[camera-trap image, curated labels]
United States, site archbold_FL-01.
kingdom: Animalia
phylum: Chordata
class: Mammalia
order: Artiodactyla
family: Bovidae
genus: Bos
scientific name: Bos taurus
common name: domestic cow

__What you have to do__.
Print out the full listing above, word for word.

__Output for this exercise__.
[camera-trap image, curated labels]
United States, site archbold_FL-01.
kingdom: Animalia
phylum: Chordata
class: Mammalia
order: Artiodactyla
family: Bovidae
genus: Bos
scientific name: Bos taurus
common name: domestic cow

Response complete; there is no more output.